### Given information

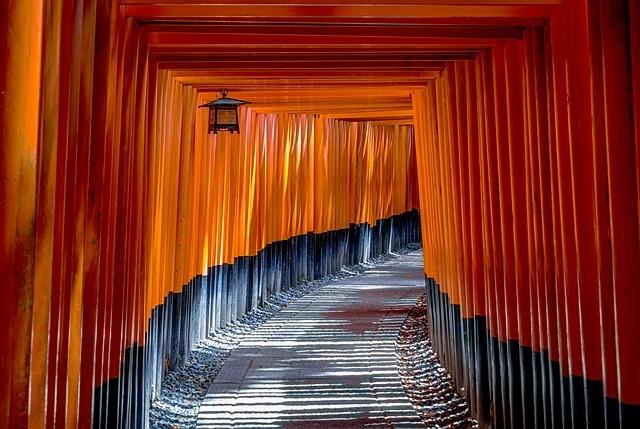 טיול ליפן, שערי טורי במקדש פושימי אינארי, קיוטו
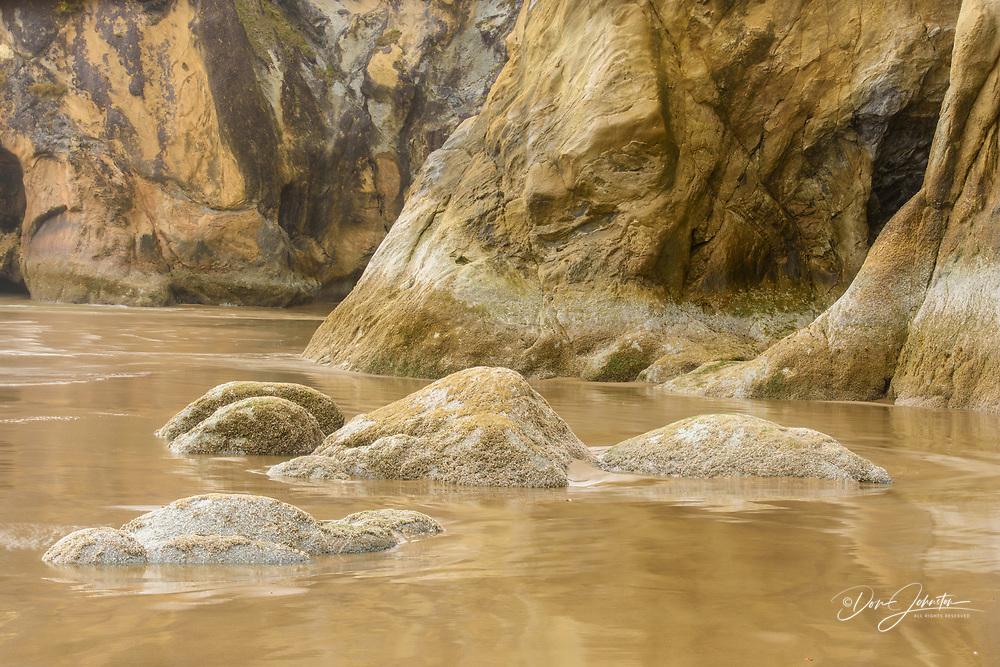 Coastal rocks, Hug Point State Scenic Area, Oregon, USA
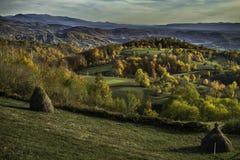 在山的美好的横向 日落 免版税图库摄影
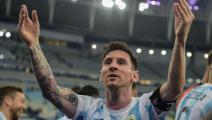 خيبة برازيلية... صحف الأرجنتين تستفز نظيرتها وتحتفل بميسي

### What you are asked to do
Beginning with the line that bears "在山的美好的横向 日落 免版税图库摄影", output each line through the last line of the listing exactly, and no others; skip the pictures.

### Final answer
 在山的美好的横向 日落 免版税图库摄影
 خيبة برازيلية... صحف الأرجنتين تستفز نظيرتها وتحتفل بميسي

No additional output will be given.